Coordenadora do curso de Direito da Faculdade Anhanguera compartilha orientações sobre compras no período; conheça os direitos do consumidor.

Os ovos de Páscoa já fazem parte da decoração dos supermercados do país e o produto chega mais caro do que nos últimos anos - segundo dados do Índice de Preços ao Consumidor Amplo (IPCA-15), de fevereiro de 2023, o valor de chocolates e bombons teve aumento de 12,41% nos últimos 12 meses. Com a alta, as exigências dos clientes também crescem e especialistas recomendam atenção aos direitos do consumidor.

Segundo a coordenadora do curso de Direito da Faculdade Anhanguera de Imperatriz (MA), professora Rayza Dos Santos Rocha, embora seja mais barato comprar barras de chocolate comuns, a situação não é considerada como uma cobrança abusiva.

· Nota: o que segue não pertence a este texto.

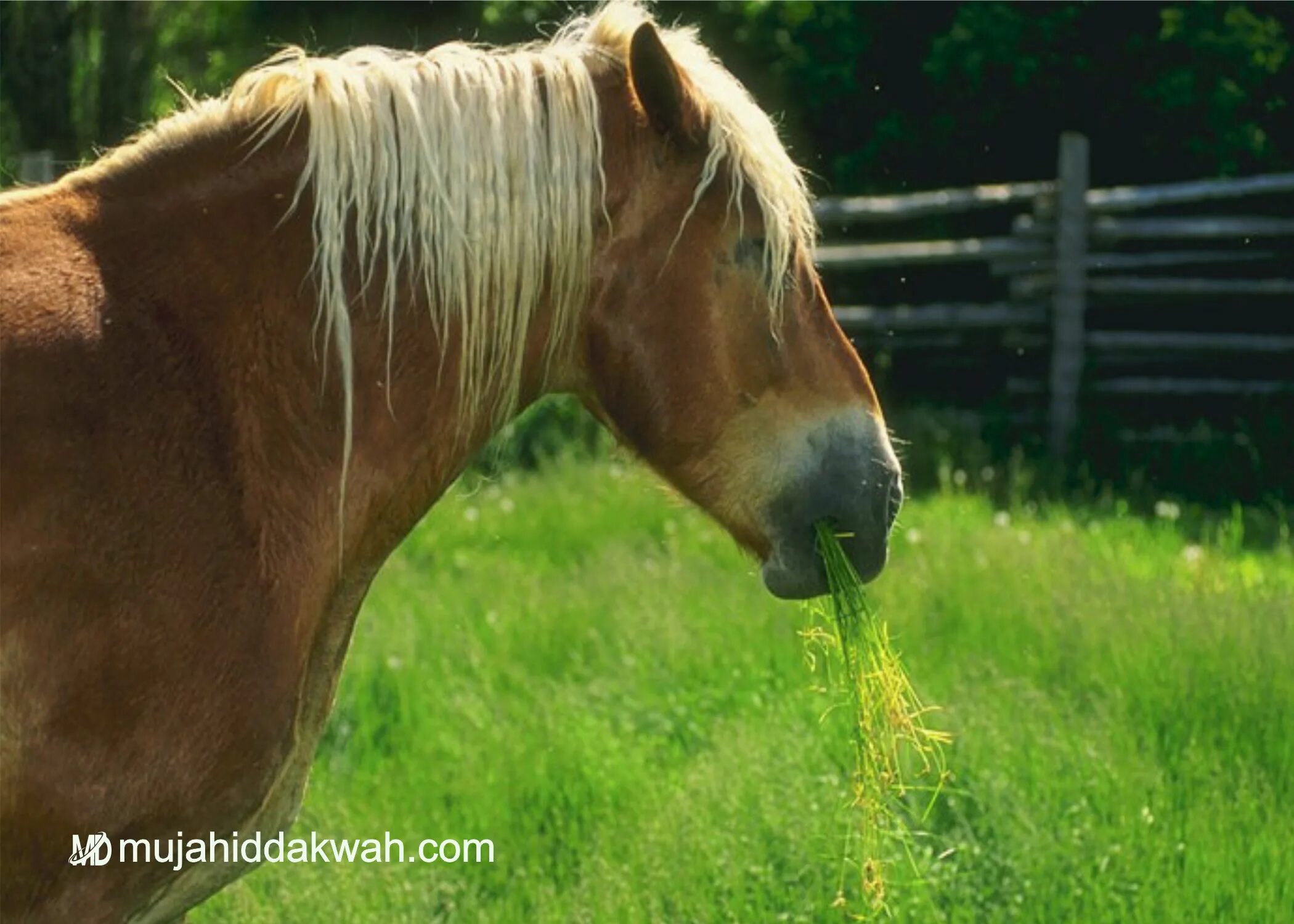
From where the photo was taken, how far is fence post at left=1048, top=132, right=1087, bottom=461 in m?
10.0

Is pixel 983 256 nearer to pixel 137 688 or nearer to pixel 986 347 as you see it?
pixel 986 347

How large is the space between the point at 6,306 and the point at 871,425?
4.39 ft

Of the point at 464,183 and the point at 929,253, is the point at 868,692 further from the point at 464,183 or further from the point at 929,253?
the point at 929,253

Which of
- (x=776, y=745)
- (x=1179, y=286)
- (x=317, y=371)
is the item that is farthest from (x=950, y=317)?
(x=317, y=371)

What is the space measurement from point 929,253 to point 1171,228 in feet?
4.64

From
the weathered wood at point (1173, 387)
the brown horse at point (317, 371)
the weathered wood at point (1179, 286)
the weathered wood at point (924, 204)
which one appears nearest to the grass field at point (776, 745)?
the brown horse at point (317, 371)

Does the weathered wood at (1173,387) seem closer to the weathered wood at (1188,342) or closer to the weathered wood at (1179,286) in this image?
the weathered wood at (1188,342)

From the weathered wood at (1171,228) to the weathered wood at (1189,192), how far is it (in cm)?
11

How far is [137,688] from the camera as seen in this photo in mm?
2318

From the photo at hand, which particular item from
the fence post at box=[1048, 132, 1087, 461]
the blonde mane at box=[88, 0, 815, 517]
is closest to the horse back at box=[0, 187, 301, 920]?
the blonde mane at box=[88, 0, 815, 517]

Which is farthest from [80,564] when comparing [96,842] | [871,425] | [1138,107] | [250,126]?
[1138,107]

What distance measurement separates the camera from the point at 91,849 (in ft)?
7.64

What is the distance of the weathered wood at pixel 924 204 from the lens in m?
10.3

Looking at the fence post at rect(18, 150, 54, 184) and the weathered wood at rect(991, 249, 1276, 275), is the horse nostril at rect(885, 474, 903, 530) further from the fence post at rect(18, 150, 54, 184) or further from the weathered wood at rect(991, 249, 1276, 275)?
the weathered wood at rect(991, 249, 1276, 275)
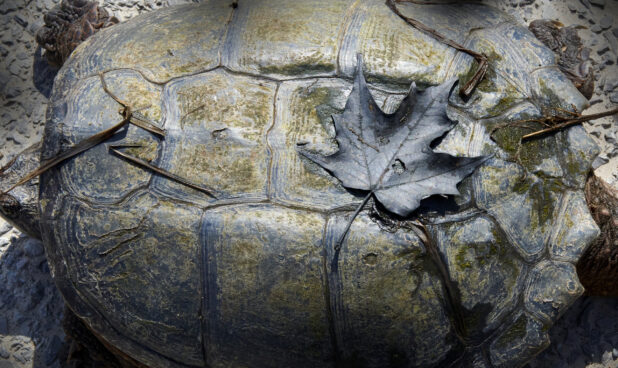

Vários fatores justificam os altos custos dos produtos, tais como o material para a embalagem, diferentes brindes, a alta demanda de mão de obra extra e exclusiva para o período da Páscoa e o transporte de itens tão frágeis

A especialista faz um alerta para embalagens do produto, que devem conter os dados básicos sobre a compra: a data de validade, a identificação do fabricante, o estado de conservação, o selo de certificação do Inmetro (no caso de brindes e brinquedos infantis) e a tabela nutricional com ingredientes. O peso em chocolate (diferente da numeração dos ovos de Páscoa, que varia entre as marcas) também precisa ser verificado.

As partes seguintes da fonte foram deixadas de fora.